**Work instruction**. The response should hold every record from the listing that follows, verbatim, and no pictures.

**Provided material**.
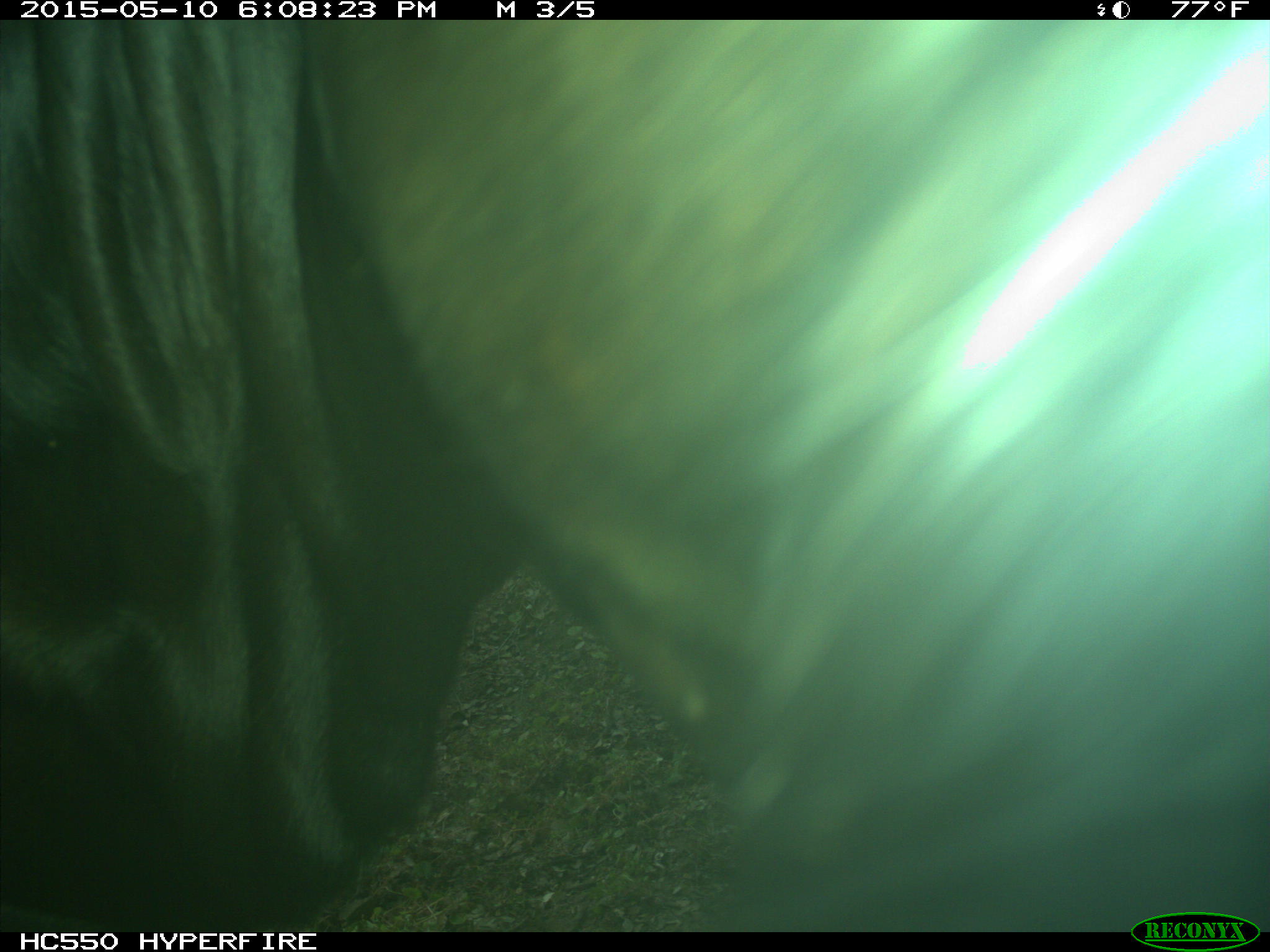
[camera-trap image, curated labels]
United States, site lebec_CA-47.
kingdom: Animalia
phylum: Chordata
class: Mammalia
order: Artiodactyla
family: Bovidae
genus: Bos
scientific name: Bos taurus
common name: domestic cow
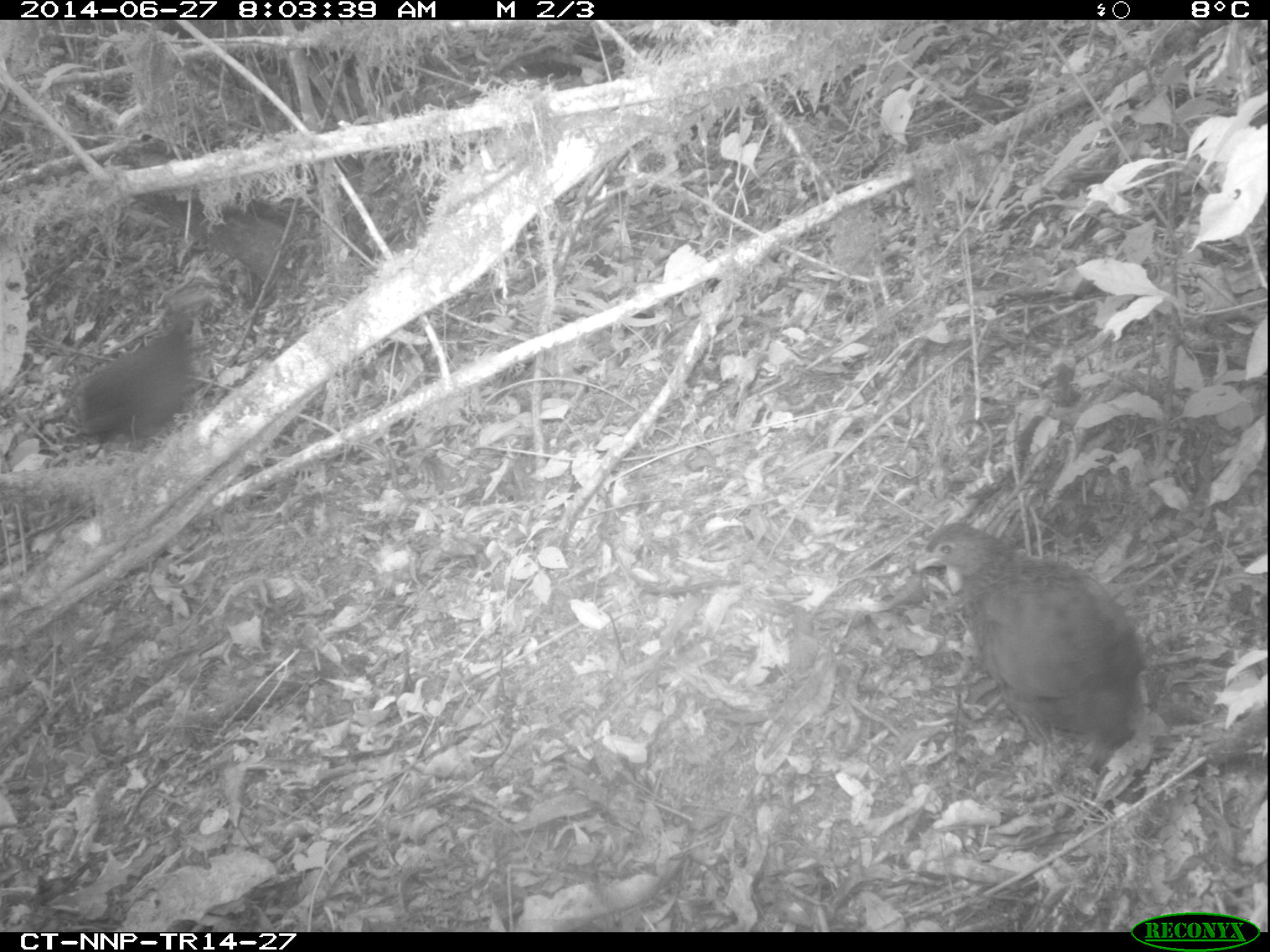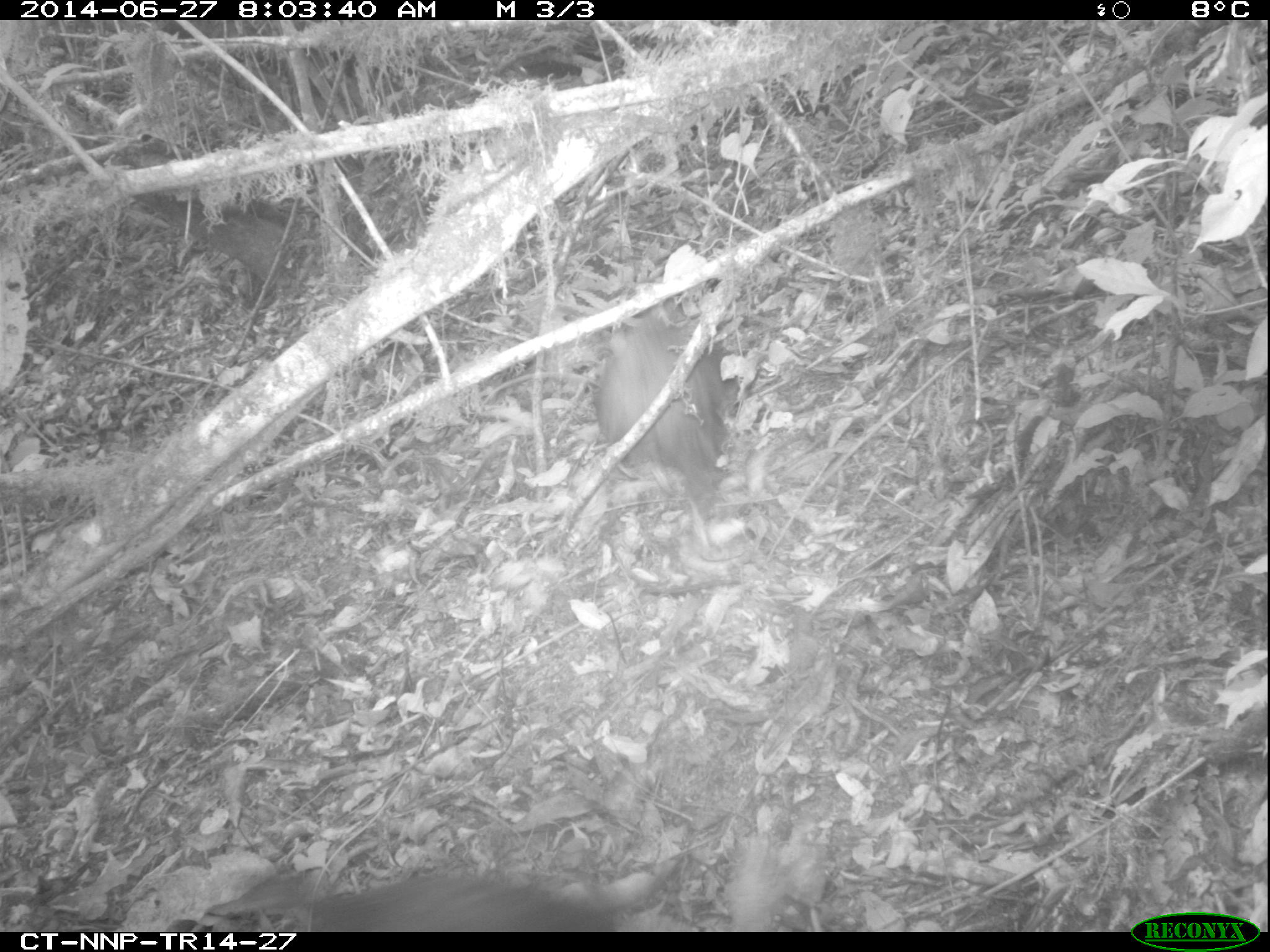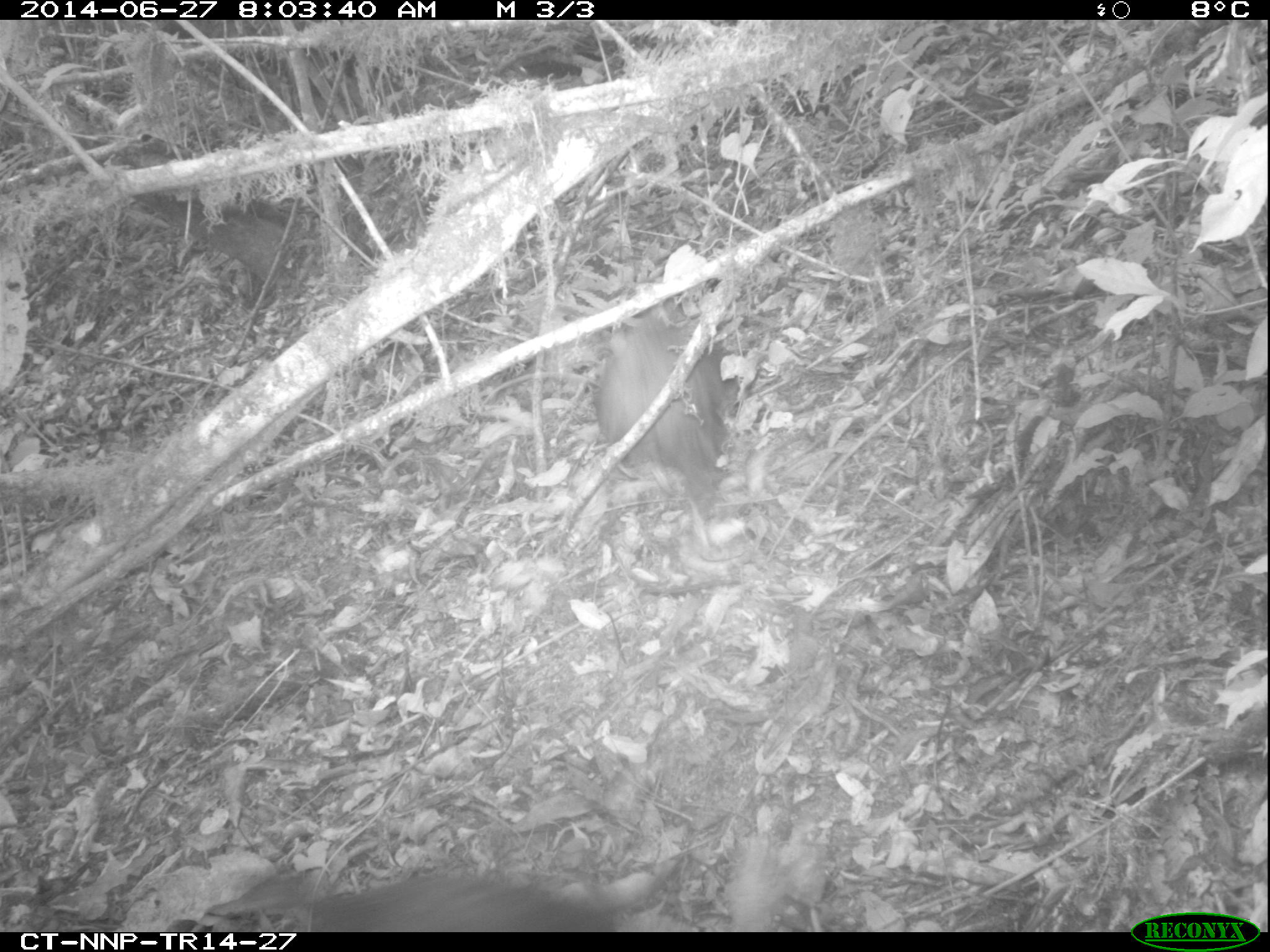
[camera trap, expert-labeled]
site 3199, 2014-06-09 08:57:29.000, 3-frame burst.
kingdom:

**Solution to the exercise**.
[camera-trap image, curated labels]
United States, site lebec_CA-47.
kingdom: Animalia
phylum: Chordata
class: Mammalia
order: Artiodactyla
family: Bovidae
genus: Bos
scientific name: Bos taurus
common name: domestic cow
[camera trap, expert-labeled]
site 3199, 2014-06-09 08:57:29.000, 3-frame burst.
kingdom:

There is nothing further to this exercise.